After opening I hopped on the calls and ate my salad and sandwich, fending off a swarm of hornets who were after the food.  I then tried to plan my observing run.  Steve and Mark gave me some recommendations of some planetary nebulae, a few of which were plotted in my atlas.  I had intended to view GJJC1, a PNe in the great globular cluster Messier 22.  Even though I held the finder chart in my hand while packing for the outing, I did not find it in my bag.  So I tried to adjust accordingly.  Unfortunately, poor seeing and variable transparency--and the difficulties of moving the Challenger scope--forced me to change my plans through the night.
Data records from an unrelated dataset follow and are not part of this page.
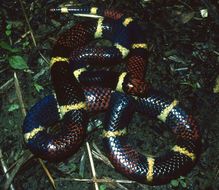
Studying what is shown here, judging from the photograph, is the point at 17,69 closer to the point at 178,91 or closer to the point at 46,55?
the point at 46,55

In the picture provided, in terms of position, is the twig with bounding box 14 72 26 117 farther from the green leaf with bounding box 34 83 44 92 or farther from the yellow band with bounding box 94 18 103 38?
the yellow band with bounding box 94 18 103 38

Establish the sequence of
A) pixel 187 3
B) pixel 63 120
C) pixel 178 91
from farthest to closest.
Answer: pixel 187 3
pixel 178 91
pixel 63 120

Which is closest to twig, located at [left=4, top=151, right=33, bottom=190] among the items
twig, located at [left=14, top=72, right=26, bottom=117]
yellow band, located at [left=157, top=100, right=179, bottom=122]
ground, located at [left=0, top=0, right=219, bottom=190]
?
ground, located at [left=0, top=0, right=219, bottom=190]

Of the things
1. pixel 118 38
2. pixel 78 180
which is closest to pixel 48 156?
pixel 78 180

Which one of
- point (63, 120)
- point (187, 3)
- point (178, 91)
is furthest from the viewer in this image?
point (187, 3)

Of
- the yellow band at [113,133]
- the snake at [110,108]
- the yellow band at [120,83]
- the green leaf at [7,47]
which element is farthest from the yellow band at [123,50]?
the green leaf at [7,47]
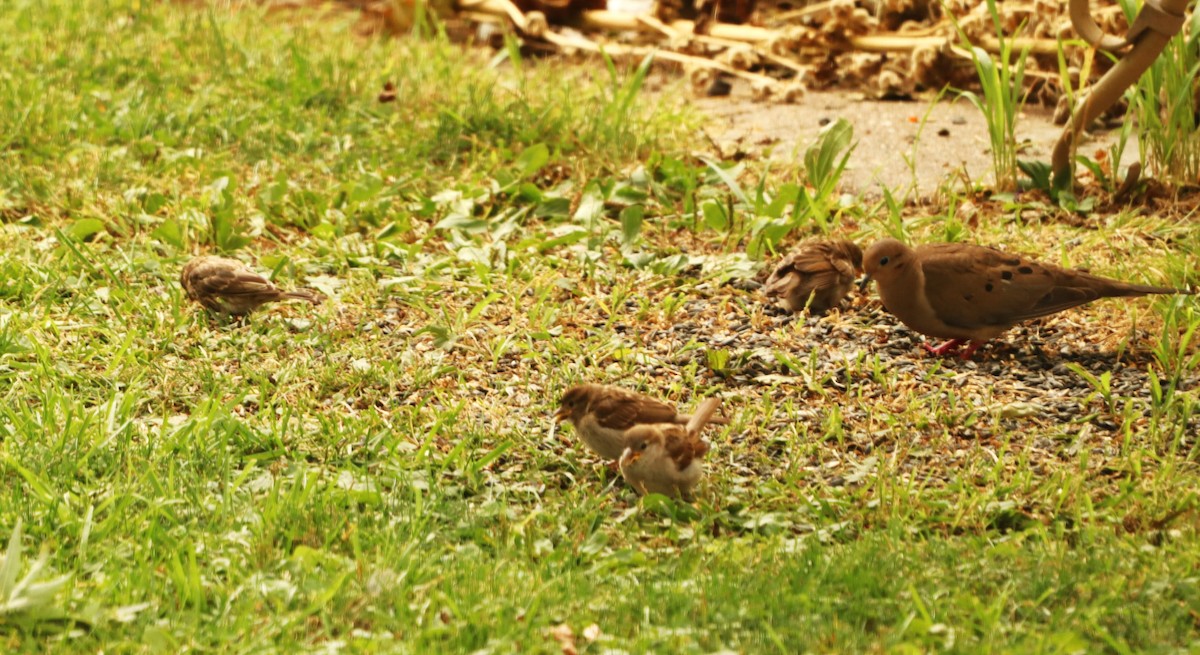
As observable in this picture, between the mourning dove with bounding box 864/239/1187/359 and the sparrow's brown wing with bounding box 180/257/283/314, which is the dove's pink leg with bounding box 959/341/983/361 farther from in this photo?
the sparrow's brown wing with bounding box 180/257/283/314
M22: Looked glorious at 166x, many fine stars, but I noticed some waves of seeing ripple through the view, a bad omen...


NGC 6642: Intensely bright, triangular core with many stars massed there, with more stars radiating out in all directions, but especially to east and west.  Fairly small.  Very rich field. 


NGC 6629: Small, round, intense blue color with sharp edges, blinking, central star easily seen. 

M27: Decided to point further up for better seeing and transparency.  With OIII, this is a very large, green colored nebula, looking like a dual-handled sippy cup, with many wisps and swirls and billowing bulks of cloud.  Several faint stars inside, and along the annulus. 


Abell 68: Small, round, blinking, fairly faint (as compared to NGC 6629), soft edges.  281x

IC 5097: Did not find a galaxy at this location as was plotted in Interstellarum, only some clumps of faint and barely resolved stars.  It turns out there is no galaxy, just the faint group of stars.

IC 1375: Elliptical with 3:2 and a choppy / mottled core.  281x. 

Zw II 123: I had the perception of a faint, very small, non-stellar smudge in the area this was supposed to be, using 281x.  In SIMBAD it is listed as a radio galaxy, Bmag 14.8.  Interstellarum sometimes does this, plotting objects based on catalog brightness without much differentiation as to visual appearance in amateur scopes. 

NGC 7077: Pretty bright core, elongated 3:2 ENE-WSW, thin diffuse halo.


NGC 7081: Moderately bright core, faint diffuse halo, nearly round, bracketed by a line of stars.  

Andromeda G1: Once found (a pretty long star hop from the core of M31), easily saw the triangle of the globular and two stars, the globular larger and non-stellar.  My first M31 glob.  I thought to make a project of it (I have a finder of M31 globs) but was discouraged by some patches of thin cloud starting to move in overhead. 

NGC 70 group. Not much to say about each individual galaxy, all "faint fuzzy" patches, but it was fun to spend time looking and having a new galaxy swim into view.  From my field sketch as this finder, which I looked at only later, I found NGCs 68, 70, 71, 67, 67A, 69, 72, 72A, 74.  Did not see the other catalog designations.


It was now near midnight and there was more high cloud starting to spread in from the west.  It was just early enough to decide to drive home without being over-tired, so I quickly closed up the observatory and headed home.  Happy to get out but disappointed I couldn't do more.